Reading text ▸
# How to pay for apps on Android Market place ?



## gentlegreen (Jan 4, 2012)

The only payment method offered is "Google Wallet", but when I try to add a card, I'm told my "instrument is not valid" ...

How do I pay for stuff ?

Thanks ..


----------



## butchersapron (Jan 4, 2012)

Have you got a google account first off? If not, you need to set that up.


----------



## gentlegreen (Jan 4, 2012)

butchersapron said:


> Have you got a google account first off? If not, you need to set that up.


I had one once but a bogus payment went out of it once so I shut it down ..
I suppose I'd better sign up again ...


----------



## butchersapron (Jan 4, 2012)

If you want to buy apps i think that's the only option at the minute.


----------



## gentlegreen (Jan 4, 2012)

Darn. I now realise I don't know where my driving license is ..


----------



## marty21 (Jan 4, 2012)

If you are on a contract - I think they can add it to the bill.


----------



## gentlegreen (Jan 4, 2012)

I think I need to rejoin Google checkout - hopefully my driving licence will appear over the next few days - along with my swipe card to get into the bike shed at work. 
Most of the apps I want are frivolous anyway.


----------



## c01642 (Jan 4, 2012)

I thought the whole point of android is that you dont pay you just steal what you need.


----------



## gentlegreen (Jan 4, 2012)

We're only talking about a few quid here and there ... I'm amazed they can make a profit at that price level.


----------



## UnderAnOpenSky (Jan 4, 2012)

Why do you need a driving license?


----------



## gentlegreen (Jan 4, 2012)

They want evidence of identity - probably because my Google checkout account was compromised years ago - some game credits were bought - I was never charged.
i would far sooner use paypal or something ..

Oh well, I suppose it's either Apple or Google that owns your whole life ..


----------

Required action 1 ▸
Answer these questions from the thread about paying for Android apps:
(a) In the opening post, what is named as the only payment method offered?
(b) What does marty21 say might be done for someone on a contract?
(c) In the final post, what payment option does gentlegreen say they would far sooner use?
Required action 2 ▸
From the thread about paying for Android apps, copy the stretch from "I had one once" through "at the minute.".

Material provided ▸
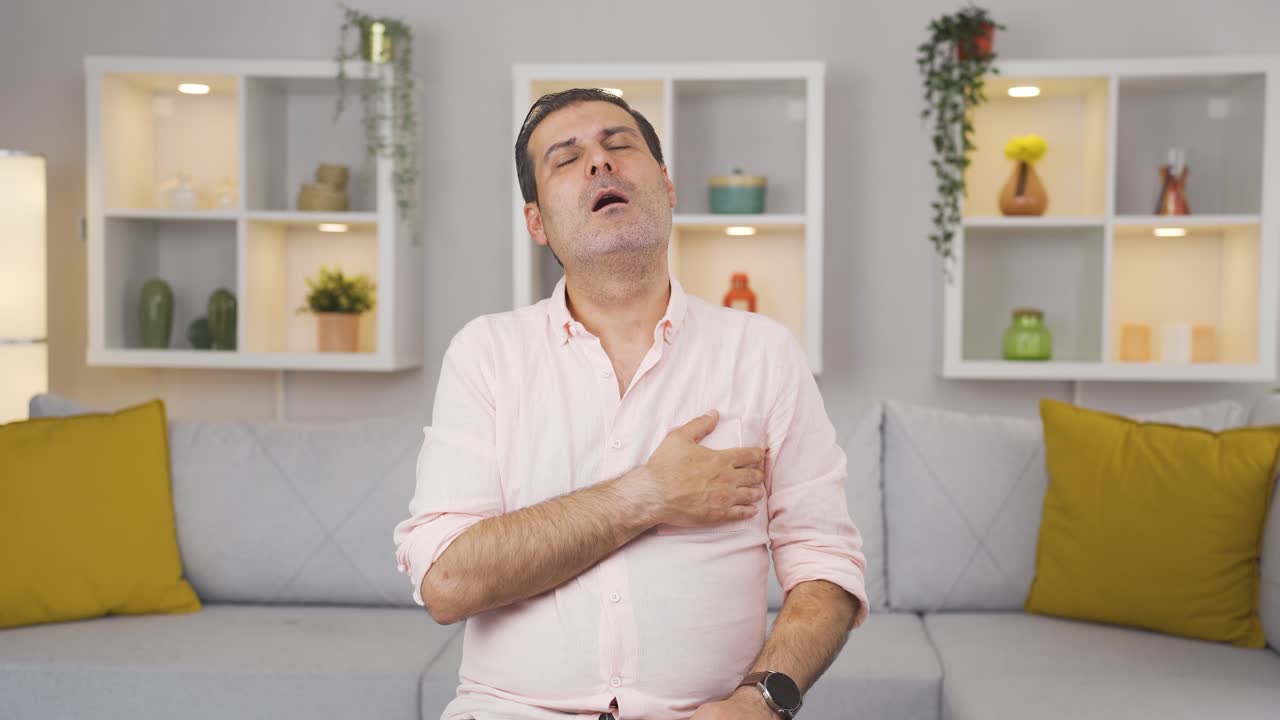 un ataque al corazón.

Exercise answer 1 ▸
(a) Google Wallet.
(b) The charge might be added to the bill.
(c) PayPal.

Exercise answer 2 ▸
I had one once but a bogus payment went out of it once so I shut it down ..
I suppose I'd better sign up again ...


----------



## butchersapron (Jan 4, 2012)

If you want to buy apps i think that's the only option at the minute.